DCC DRIVEN BY GAINS AT ITS LARGEST DIVISION - Distribution and support services group, DCC, has reported a 21% increase in operating profit to €229m for the full year to the end of March. Revenue was up almost 20% at €13 billion. Adjusted earnings per share for the year rose by 26% on a constant currency basis.
Tommy Breen, DCC's chief executive, said the company had a strong year driven by gains at its largest division - energy - where performance was enhanced by a harsher winter than the previous year. "DCC has five businesses. We're looking to grow across all parts. 90% of our business comes from three sectors - energy, IT and healthcare. We'll be looking to deploy further capital into all those businesses and hopefully see growth,'' Mr Breen states.
The company recently switched its sole market listing to the UK. Tommy Breen said the decision had been taken reflecting the fact that over 90% of its business and its shareholder base is outside of Ireland now. "Many of our shareholders were keen to attract more analyst coverage from beyond Ireland. Given our business model, we believed the only realistic way to do that was to seek listing on the FTSE and cancel our Irish listing," he explained. "This has no impact on the business otherwise. We're still incorporated in Ireland, tax resident in Ireland and we're still headquartered in Ireland. It has no impact on our Irish employees,'' he added.
EURO FINANCE MINISTERS TO FOCUS ON TAX AVOIDANCE IN BRUSSELS TODAY - EU finance ministers will discuss tax affairs when they meet in Brussels today as well as banking regulation. The meeting comes at a time of gathering unease across Europe over taxation issues as the debate on austerity continues apace.
Brian Keegan, Taxation Director with Chartered Accountants Ireland, said the focus will likely be on measures against tax evasion or straightforward tax fraud. "At the moment, if an individual opens an account in another EU state, the revenue authorities will tell the appropriate revenue figures in the resident country that the account has been opened. What the commission wants is more detail on other products like life assurance policies but also permission to extend the exchange of information to countries outside the EU like Switzerland and Monaco."
Mr Keegan said it was difficult to judge what kinds of regulations or conclusions might come from such negotiations. "It's very difficult for the 27 member states to agree anything on taxation because it has to have the backing of all 27 countries. I think if there will be progress, it will be made on that savings directive. That would be a landmark result because there hasn't been any measurable progress on tax initiatives in the EU for several years." Mr Keegan said there is political appetite for change given the focus that has been on the losses from tax evasion and tax avoidance in Europe.

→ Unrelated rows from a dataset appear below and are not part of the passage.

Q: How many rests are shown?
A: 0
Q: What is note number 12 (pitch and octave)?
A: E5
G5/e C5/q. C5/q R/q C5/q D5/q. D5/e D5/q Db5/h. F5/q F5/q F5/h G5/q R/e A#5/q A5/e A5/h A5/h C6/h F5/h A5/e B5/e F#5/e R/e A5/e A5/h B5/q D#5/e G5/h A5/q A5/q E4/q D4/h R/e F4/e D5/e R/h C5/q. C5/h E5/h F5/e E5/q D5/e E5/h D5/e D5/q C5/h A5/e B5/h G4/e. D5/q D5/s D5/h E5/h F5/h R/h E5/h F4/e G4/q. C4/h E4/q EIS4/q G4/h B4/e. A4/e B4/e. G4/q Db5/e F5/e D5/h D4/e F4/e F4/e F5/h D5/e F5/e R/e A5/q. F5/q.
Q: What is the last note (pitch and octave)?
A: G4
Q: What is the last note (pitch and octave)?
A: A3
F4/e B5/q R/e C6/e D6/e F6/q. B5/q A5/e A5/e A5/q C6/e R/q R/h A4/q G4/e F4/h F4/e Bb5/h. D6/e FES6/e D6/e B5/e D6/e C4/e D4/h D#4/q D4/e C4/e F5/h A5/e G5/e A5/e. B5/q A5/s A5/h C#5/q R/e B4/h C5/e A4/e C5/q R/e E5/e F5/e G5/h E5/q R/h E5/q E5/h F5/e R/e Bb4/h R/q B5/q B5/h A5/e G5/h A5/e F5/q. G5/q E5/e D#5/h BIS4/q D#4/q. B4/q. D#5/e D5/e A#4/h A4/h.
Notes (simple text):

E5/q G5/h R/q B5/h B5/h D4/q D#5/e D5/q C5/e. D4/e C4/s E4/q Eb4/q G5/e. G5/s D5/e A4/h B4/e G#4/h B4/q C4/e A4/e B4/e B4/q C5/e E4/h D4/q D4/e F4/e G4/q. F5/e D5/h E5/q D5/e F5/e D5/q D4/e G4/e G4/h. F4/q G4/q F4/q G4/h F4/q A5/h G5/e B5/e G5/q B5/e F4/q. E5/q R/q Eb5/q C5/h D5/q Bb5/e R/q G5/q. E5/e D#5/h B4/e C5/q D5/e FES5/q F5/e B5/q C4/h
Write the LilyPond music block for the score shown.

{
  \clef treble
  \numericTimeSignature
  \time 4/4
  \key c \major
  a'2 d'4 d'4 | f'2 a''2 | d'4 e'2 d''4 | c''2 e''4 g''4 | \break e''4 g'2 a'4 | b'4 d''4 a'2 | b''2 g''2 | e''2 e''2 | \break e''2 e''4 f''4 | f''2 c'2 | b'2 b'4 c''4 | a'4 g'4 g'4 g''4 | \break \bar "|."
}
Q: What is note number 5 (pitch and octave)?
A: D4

MORNING BRIEFS - Building materials group Grafton has reported a slight increase in revenue for the first four months of the year to €677m. UK revenue - when translated into euro - resulted in reduced group turnover for the period. The company said that trading was influenced by adverse weather conditions and continued economic weakness in the Group's markets.
*** Bookmaker Paddy Power has reported strong growth at the company has continued into the first half of this year. In an interim management statement covering the period January 1 to the start of May, it says group revenue was up 20% driven by a near 30% growth in online revenue and retail revenue is up 8%. Mobile now accounts for over 40% of all online revenue at the company. Shares in Paddy Power dropped almost 6% last month from highs of around €70 after Davy stockbrokers slashed its rating to underperform mainly owing to its exposure to the Italian market. But they were back up at almost €68 at the close of business yesterday.
*** Detroit could be the next US city to face possible bankruptcy. The city's emergency financial manager in a report yesterday said the Michigan city ws clearly insolvent. In his first official report, Kevyn Orr pointed out that the city faces a $162m cash shortfall mostly owing on pensions that it can not afford to pay. It also carries a $60m operating deficit. In April, Stockton in California became the largest US city to file for bankruptcy.